NVIDIA DLI Deep Learning Introductory Training | Three special sessions! !
April 28th/May 19th/May 26th One- day intensive study to get you started quickly Read more >The text consists of 1859 words, 2 pictures, and the estimated reading time is 5 minutes.
This is one of many convolutional neural network visualization methods. The method comes from the paper "Learning Deep Features for Discriminative Localization", and the translation of the paper is [translation]Learning Deep Features for Discriminative Localization.
The core idea of this article is to propose a method called Class Activation Mapping (Class Activation Mapping), which can visualize what CNN "sees" during classification. Its principle is: the convolutional layer of CNN contains a lot of position information, which makes it have good positioning ability, but the fully connected layer makes this ability lost, if only the last fully connected layer for classification (specially softmax) is kept. , replace the remaining fully connected layers with the Global Average Pooling layer, you can retain this positioning ability, multiply the weight of each unit of the last softmax layer with the output of the last convolutional layer (for the weighted sum), draw a thermal image, and the result is a class activation map.

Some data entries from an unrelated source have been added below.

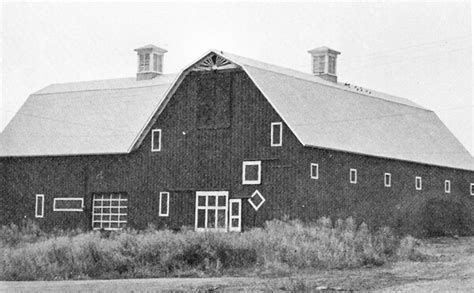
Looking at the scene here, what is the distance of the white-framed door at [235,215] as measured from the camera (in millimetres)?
34750

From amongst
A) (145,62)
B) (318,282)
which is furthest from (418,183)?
(318,282)

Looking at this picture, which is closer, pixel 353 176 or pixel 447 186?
pixel 353 176

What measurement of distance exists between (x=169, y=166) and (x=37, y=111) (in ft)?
34.0

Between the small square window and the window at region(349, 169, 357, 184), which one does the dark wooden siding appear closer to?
the window at region(349, 169, 357, 184)

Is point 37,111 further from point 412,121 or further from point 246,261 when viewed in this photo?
point 246,261

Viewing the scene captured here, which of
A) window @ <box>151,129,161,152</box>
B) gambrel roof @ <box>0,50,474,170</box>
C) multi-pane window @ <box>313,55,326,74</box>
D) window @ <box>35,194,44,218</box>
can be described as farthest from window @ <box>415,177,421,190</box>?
window @ <box>35,194,44,218</box>

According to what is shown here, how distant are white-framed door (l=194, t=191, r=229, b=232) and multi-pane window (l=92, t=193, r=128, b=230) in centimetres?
399

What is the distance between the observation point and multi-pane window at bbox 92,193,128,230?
38625 millimetres

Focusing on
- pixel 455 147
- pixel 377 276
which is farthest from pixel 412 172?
pixel 377 276

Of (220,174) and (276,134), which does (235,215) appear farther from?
(276,134)

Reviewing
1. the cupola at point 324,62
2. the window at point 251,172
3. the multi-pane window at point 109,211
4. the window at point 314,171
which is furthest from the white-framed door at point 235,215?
the cupola at point 324,62

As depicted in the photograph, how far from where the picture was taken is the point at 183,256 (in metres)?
24.5

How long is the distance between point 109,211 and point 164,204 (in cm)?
323

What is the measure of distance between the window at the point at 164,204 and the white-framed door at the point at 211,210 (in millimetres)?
1578
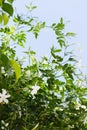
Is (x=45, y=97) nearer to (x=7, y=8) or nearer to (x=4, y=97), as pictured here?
(x=4, y=97)

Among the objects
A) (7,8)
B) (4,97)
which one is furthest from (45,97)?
(7,8)

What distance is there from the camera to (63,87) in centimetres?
310

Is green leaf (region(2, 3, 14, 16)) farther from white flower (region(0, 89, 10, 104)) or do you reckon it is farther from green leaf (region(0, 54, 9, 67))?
white flower (region(0, 89, 10, 104))

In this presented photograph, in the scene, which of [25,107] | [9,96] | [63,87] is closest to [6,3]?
[9,96]

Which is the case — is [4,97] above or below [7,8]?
below

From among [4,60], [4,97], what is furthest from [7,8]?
[4,97]

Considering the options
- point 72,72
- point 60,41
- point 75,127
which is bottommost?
point 75,127

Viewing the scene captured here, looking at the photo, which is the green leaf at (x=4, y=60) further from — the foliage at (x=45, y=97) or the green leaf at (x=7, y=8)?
the foliage at (x=45, y=97)

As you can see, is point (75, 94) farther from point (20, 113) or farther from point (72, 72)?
point (20, 113)

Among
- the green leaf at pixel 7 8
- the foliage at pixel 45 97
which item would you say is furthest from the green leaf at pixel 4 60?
the foliage at pixel 45 97

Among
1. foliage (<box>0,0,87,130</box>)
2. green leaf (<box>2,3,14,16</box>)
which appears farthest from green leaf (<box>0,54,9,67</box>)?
foliage (<box>0,0,87,130</box>)

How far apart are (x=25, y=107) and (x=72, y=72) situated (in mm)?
456

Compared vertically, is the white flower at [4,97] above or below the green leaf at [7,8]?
below

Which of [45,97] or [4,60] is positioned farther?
[45,97]
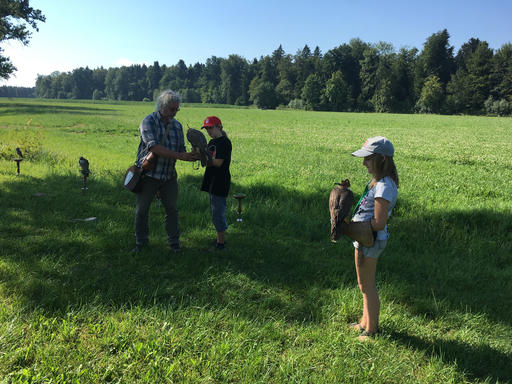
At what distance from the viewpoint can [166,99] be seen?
4.41 metres

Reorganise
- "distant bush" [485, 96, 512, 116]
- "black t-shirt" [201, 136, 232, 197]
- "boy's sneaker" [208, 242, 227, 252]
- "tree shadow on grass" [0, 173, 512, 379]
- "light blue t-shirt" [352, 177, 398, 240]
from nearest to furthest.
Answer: "light blue t-shirt" [352, 177, 398, 240]
"tree shadow on grass" [0, 173, 512, 379]
"black t-shirt" [201, 136, 232, 197]
"boy's sneaker" [208, 242, 227, 252]
"distant bush" [485, 96, 512, 116]

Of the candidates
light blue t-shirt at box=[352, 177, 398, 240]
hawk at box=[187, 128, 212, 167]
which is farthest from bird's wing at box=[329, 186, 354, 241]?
hawk at box=[187, 128, 212, 167]

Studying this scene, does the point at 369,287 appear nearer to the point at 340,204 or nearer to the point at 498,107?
the point at 340,204

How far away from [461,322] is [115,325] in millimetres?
3685

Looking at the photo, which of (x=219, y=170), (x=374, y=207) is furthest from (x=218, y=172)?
(x=374, y=207)

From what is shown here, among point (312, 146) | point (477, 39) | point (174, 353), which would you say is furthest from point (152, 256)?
point (477, 39)

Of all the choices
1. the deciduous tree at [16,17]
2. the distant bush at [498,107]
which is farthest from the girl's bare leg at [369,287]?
the distant bush at [498,107]

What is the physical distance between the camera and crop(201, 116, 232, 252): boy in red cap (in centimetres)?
453

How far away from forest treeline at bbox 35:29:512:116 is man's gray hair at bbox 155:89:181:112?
2168 inches

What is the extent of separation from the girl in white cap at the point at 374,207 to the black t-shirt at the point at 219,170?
2111mm

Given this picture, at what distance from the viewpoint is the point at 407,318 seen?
11.9ft

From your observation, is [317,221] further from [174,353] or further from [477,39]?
[477,39]

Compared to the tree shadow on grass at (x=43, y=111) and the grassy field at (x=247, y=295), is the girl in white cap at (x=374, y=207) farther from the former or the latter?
the tree shadow on grass at (x=43, y=111)

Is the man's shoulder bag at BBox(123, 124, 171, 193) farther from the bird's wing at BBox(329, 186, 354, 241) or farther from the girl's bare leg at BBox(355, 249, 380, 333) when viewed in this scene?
the girl's bare leg at BBox(355, 249, 380, 333)
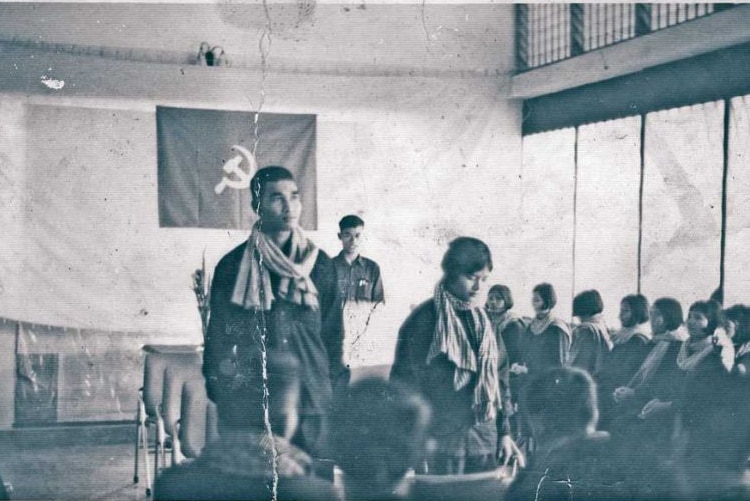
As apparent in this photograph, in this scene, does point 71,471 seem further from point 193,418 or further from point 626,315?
point 626,315

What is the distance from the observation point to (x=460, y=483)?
2.98 metres

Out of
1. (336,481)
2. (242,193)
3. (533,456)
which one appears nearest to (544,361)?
(533,456)

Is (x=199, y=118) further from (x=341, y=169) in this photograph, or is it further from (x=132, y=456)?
(x=132, y=456)

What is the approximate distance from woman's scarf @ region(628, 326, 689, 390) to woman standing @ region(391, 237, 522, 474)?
478 mm

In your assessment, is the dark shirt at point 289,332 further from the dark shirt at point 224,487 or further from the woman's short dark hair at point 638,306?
the woman's short dark hair at point 638,306

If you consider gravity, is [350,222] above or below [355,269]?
above

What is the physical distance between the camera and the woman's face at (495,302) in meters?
2.95

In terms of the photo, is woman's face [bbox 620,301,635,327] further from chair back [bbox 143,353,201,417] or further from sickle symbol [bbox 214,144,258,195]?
chair back [bbox 143,353,201,417]

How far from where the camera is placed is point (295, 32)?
2.91 metres

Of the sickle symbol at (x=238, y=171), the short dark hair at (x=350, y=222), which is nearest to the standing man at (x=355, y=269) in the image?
the short dark hair at (x=350, y=222)

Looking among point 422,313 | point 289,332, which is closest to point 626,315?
point 422,313

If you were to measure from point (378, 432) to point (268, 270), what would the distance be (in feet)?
2.19

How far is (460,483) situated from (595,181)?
115cm

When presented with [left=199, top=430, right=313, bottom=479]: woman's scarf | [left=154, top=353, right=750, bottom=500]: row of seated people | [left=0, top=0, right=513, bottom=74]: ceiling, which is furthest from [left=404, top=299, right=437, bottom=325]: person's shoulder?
[left=0, top=0, right=513, bottom=74]: ceiling
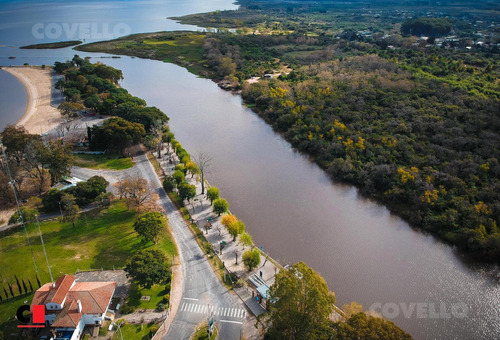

For example, suppose that the shape of the image after the last convolutional layer is (14, 14, 512), the first dimension and the second dimension represent the width and height, the third dimension represents the depth of the convolution layer, and the shape of the softmax layer is (512, 10), The first dimension represents the number of units, and the second dimension represents the number of classifications. To get the class activation map of a certain class, multiply the matrix through the last convolutional layer by the matrix of a certain class of sotfmax, that is, the matrix multiplication of (14, 14, 512). Taking the matrix of (512,1), the matrix of (14,14,1) is obtained, which is the class activation map of that class. The following is the class activation map:
Driver's driving state classification
It is mentioned in the paper that the higher the resolution of the output of the last convolutional layer, the stronger the localization ability, and the better the CAM image obtained. The corresponding processing method is not only to cut off the fully connected layer, but also to cut off some convolutional layers, so that the resolution is controlled at about 14. The following is the picture in the paper. The biggest difference from the above picture is that it has red color. The reason may be a resolution problem, or it may simply be a color representation problem. Further experiments are needed to determine it, but it does not affect the visualization. The classification accuracy rate is also above 90%. .
dog classification
In fact, it is natural to have a question here: if so many layers are cut off, will the accuracy rate be reduced?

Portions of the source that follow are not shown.